As time goes on we will see just what economic effects a fracking ban will have on the affected areas of New York. But as we have seen in states which have already began the extraction, the Empire State is missing out on the potential for investment and return that having the Marcellus Shale provides for those lucky enough to live over it. Hopefully our neighbors in western Maryland will see some benefits in the next couple years as Governor-elect Hogan puts “sensible” regulations in place to benefit all concerned parties.

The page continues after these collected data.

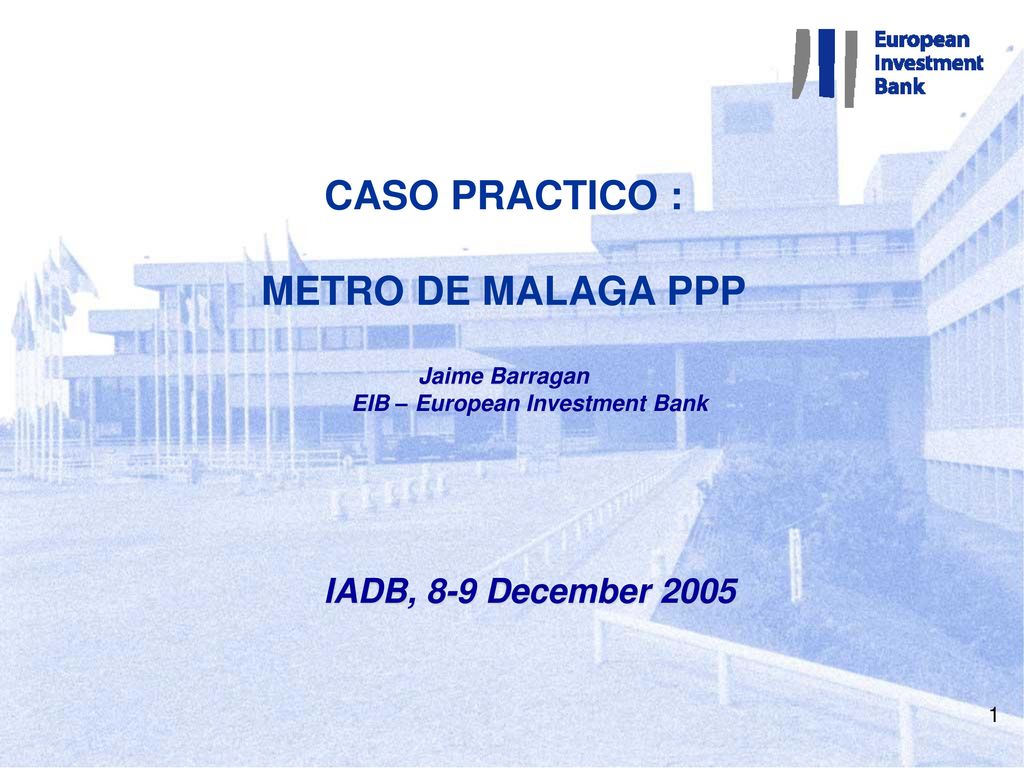 European Investment Bank

CASO PRACTICO :

METRO DE MALAGA PPP

Jaime Barragan
EIB – European Investment Bank

IADB, 8-9 December 2005

1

I wrote a little bit about the 2012 contenders yesterday in a piece about 2016, but I’ve been seeing the evidence that Newt Gingrich’s thought and 2012 campaign plank that we could once again see gasoline at $2.50 a gallon (or less, as the recent photo above from my Missouri-based writer friend Melinda Musil demonstrates) has come true despite naysayers from just a short year or so ago. Yet despite experts who called the idea “absurd” and noted “the price of oil is set on a global market” and decreed “in the immediate term there is almost nothing you can do,” well, here we are. Musil reported yesterday her prices are now under $2 a gallon.
The reason prices are so much lower is pretty much what Gingrich proposed to do in the 2012 campaign: increased production. With fracking and other enhancements in technology allowing domestic output to increase, the benefits have been enormous. Considering that average prices going into the July 4 holiday hovered over $3.60 a gallon, the relief expressed by drivers may begin spilling over into the economy at-large. Now the average is about $2.54 a gallon, with this area’s prices relatively close to that point.
Over time, the benefits will be accruing to consumers – if an Eastern Shore driver goes 20,000 miles a year in a truck that gets 20 miles per gallon, spending $1 less a gallon for a year is equivalent to a $1,000 annual raise that’s tax free. On the other hand, this decline in prices is thwarting the state of Maryland’s scheme to take more out of our pockets by increasing the sales tax on gas, because as I noted a few days back their 8 cents per gallon projected revenue is sinking closer to a nickel. Luckily, the state government over the next four years will desperately try not to confiscate any more revenue from working folks like us thanks to the recent election, and this tailwind could help Governor-elect Hogan address the state’s structural deficit through a modest increase in economic activity.
It’s doubtful that our prices will stay quite this low, for oil at $60 a barrel means our extraction with its price point that’s a little bit higher isn’t sustainable in the long term. But there is the chance that more practice with these unconventional techniques could drive down production costs to a point where our producers could prosper at that price or even below – if we could match the Saudis’ lower extraction cost we could wipe out the OPEC cartel once and for all.
So enjoy these low prices while they last. Hopefully, this modest economic bump will kickstart other sectors and bring us prosperity despite the best efforts of some in Washington – you know, the ones who try to take credit for this energy boom despite having little to do with it.